PSB files, lot 62 D 333, PSB–40 Series
No. 549
Department of State Intelligence
Estimate1
No. 50
Implications of Stalin’s Collapse
Stalin’s illness and imminent death removes from the Soviet scene the most important single element in the Soviet-Communist system. The remaining Soviet leaders consequently face a tremendous readjustment problem.
The Soviet system is such that solution of this problem will necessarily present grave difficulties and will almost certainly produce intra-leadership intrigues. It cannot be assumed, however, that these intrigues will lead to any serious weakening of the regime or to significant changes in Soviet foreign or domestic policies. In fact the necessity of displaying to the world a smooth transition to a new leadership would seem to require a continuance of previous policies. The 1952 Party Congress2 and Stalin’s October Bolshevik article,3 together with the ideological lines laid down in the current vigilance drive, appear to have set a course which the leadership that replaces Stalin would find most difficult to alter.

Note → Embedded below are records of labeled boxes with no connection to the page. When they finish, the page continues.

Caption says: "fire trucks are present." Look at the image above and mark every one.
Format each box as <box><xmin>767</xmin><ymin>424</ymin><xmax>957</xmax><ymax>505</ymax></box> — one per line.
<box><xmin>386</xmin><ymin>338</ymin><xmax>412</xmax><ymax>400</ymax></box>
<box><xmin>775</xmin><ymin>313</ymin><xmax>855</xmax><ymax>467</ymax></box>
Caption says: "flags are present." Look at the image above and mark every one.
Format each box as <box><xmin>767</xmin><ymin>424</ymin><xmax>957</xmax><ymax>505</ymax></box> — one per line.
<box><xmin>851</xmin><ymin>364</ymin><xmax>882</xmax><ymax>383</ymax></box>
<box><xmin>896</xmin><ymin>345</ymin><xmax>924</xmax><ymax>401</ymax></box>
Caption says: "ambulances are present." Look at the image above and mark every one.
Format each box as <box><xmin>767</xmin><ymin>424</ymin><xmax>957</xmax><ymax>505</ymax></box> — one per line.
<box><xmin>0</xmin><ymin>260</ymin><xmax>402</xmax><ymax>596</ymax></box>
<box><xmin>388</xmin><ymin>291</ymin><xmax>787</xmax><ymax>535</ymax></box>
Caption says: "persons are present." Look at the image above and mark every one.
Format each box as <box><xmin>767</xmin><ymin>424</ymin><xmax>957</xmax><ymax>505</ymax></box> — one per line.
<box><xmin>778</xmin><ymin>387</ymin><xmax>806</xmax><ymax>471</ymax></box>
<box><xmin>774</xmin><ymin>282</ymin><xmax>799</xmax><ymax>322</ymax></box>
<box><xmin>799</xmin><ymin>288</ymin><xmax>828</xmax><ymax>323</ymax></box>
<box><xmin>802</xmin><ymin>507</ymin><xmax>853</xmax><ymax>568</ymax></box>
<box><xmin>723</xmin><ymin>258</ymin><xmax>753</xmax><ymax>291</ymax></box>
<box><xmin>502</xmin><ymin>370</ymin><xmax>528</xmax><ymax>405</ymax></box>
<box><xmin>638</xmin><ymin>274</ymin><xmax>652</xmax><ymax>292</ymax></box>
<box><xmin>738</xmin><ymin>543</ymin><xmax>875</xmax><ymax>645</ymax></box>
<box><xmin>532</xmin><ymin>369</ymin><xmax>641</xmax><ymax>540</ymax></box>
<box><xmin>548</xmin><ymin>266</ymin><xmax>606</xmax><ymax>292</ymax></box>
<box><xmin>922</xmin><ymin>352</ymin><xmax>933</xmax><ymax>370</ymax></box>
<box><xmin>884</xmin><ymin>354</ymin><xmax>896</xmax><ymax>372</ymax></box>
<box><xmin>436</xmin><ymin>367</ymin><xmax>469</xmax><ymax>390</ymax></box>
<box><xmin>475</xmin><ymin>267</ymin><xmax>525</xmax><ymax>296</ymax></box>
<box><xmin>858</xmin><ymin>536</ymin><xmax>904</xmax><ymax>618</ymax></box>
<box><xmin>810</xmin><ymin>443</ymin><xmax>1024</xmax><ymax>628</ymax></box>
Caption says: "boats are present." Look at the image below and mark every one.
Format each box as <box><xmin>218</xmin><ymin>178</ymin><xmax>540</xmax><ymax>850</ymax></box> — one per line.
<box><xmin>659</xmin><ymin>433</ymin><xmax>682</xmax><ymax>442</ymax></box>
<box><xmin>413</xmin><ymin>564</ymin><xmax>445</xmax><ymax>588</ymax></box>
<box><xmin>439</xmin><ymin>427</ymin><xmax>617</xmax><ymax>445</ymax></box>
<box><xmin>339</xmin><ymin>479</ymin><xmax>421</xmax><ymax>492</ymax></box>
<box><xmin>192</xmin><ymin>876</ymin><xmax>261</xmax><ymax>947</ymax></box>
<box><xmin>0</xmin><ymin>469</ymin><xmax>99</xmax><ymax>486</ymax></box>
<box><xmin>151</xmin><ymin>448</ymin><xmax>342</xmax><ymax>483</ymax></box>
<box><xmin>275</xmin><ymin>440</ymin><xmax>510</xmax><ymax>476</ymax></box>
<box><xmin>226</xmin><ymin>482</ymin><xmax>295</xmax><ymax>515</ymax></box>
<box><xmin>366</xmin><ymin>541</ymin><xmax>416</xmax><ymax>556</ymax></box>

Attack Appears Fatal. The nature of Moscow’s announcement of Stalin’s illness indicated belief on the part of Soviet leaders that there is little chance of recovery and that to all intents and purposes he has been eliminated as the controlling force in the USSR. While the communiqué spoke of the “temporary withdrawal” of Stalin and anticipated only his “more or less prolonged non-participation in leading activity,” it pointedly emphasized that medical treatment so far applied has failed to bring about any improvement and described the nature of the affliction in such a way as to [Page 1087] suggest a fatal attack. Similarly, the announcement’s concluding appeal to the Soviet people was in terms that indicated an intention to prepare the country psychologically for a new leadership.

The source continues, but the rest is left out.